JWA News Release: May 2, 2011
Contact: Leah Berkenwald, Online Communications Specialist (617) 383-2258.
FOR IMMEDIATE RELEASE
#JWAPEDIA: Tweeting the Encyclopedia
Jewish Women’s Archive tweets online encyclopedia of Jewish women during Jewish American Heritage Month
(Boston, MA) – May 2, 2011 – In honor of Jewish American Heritage Month, the Jewish Women’s Archive (JWA) has launched a campaign to tweet its online Encyclopedia of Jewish women’s history. A diverse group of influential Twitter users, including organizations, clergy, lay leaders, social media professionals, and fans of JWA, has signed on to help tweet the Encyclopedia using the hashtag “#jwapedia.” The project poses an intriguing and entertaining challenge: to summarize a scholarly article in no more than 140 characters. Gail T. Reimer, JWA’s Executive Director, expressed admiration for the tweeters who “dare to approach history in a way that speaks to people using new media in different ways.”
The #jwapedia project uses a popular social media tool to bridge the gap that so often separates scholars and the general public. Tweeters jumped at the chance to tackle topics of personal interest to them, including Broadway performers, Canadian Jewish history, cookbook authors, and labor activism history. In turning articles on these topics into tweets, Reimer says, they “become interpreters of history, a role previously reserved for scholars.”
“This fundamentally challenges the top-down model of history,” said Rabbi Ruth Abusch-Magder, Ph.D., Rabbi-in-Residence at Be'chol Lashon (In Every Tongue), the Global Jewish Community Institute for Jewish & Community Research in San Francisco. “Tweeting an encyclopedia has the potential to connect a wide variety of audiences to the power of historical learning.” Rabbi Abusch-Magder, a contributor to Jewish Women: A Comprehensive Historical Encyclopedia, proposed tweeting the Encyclopedia; JWA’s Online Communication Specialist Leah Berkenwald and Director of Public History Judith Rosenbaum enthusiastically embraced the idea.
“I believe both in serious scholarship and the power of social media,” Rabbi Abusch-Magder said. “While some might worry about marrying the two, I see this project as enhancing both. Just as in ancient times Rabbi Hillel met the challenge of teaching all of the Torah in one phrase that contained a critical lesson but in reality led to more learning, a successful tweet will impart a critical nugget of knowledge that will open up an opportunity for more learning.”

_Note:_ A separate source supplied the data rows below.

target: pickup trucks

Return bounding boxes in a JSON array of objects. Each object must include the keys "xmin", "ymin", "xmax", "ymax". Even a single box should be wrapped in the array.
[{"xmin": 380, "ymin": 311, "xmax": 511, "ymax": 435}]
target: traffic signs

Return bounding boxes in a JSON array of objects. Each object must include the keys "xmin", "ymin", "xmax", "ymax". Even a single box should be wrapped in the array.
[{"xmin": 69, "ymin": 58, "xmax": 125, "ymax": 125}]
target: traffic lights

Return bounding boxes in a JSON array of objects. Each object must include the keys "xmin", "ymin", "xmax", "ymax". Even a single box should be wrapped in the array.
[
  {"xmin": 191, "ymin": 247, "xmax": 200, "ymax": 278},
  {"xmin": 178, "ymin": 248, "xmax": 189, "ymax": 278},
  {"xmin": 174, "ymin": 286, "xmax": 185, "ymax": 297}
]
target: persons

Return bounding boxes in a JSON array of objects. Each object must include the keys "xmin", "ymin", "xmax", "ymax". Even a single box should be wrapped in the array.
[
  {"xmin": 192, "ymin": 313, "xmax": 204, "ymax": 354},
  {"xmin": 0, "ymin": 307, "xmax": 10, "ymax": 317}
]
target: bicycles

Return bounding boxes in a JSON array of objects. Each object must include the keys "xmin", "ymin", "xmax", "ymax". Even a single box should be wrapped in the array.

Jewish Women: A Comprehensive Historical Encyclopedia, which includes over 1,700 biographies, 300 thematic essays, and 1,400 photographs and illustrations spanning the globe from biblical to contemporary times, is the first comprehensive online source for the history of Jewish women. In 2009, Gloria Steinem praised the Encyclopedia as "user-friendly and thoughtfully compiled, as much a joy for the casual browser as for those who come with a purpose. Whether you are a scholar in search of the past, a journalist in need of facts in the present, or a young Jewish girl looking for role models for dreams of the future, the encyclopedia is a treasure-trove." Originally created as a CD-ROM, the online version of the Encyclopedia was launched on March 1, 2009 with an improved user interface and Web 2.0 features, including the ability for users to discuss and add content.
Starting with a select group of partners, #jwapedia is expected to grow exponentially through crowdsourcing. Anyone can join the campaign by tweeting a link to the Encyclopedia using the hashtag #jwapedia. Follow the campaign at Twitter.com by searching for #jwapedia or following JWA at @jwaonline.
About the Jewish Women's Archive
The mission of the Jewish Women’s Archive (jwa.org) is to uncover, chronicle, and transmit the rich history of American Jewish women. JWA is nationally recognized as a vital contributor to a more expansive and inclusive vision of Jewish life, past, present and future. Through its innovative uses of technology and its collaborative partnerships, JWA has successfully changed the way history is researched, recorded, and taught.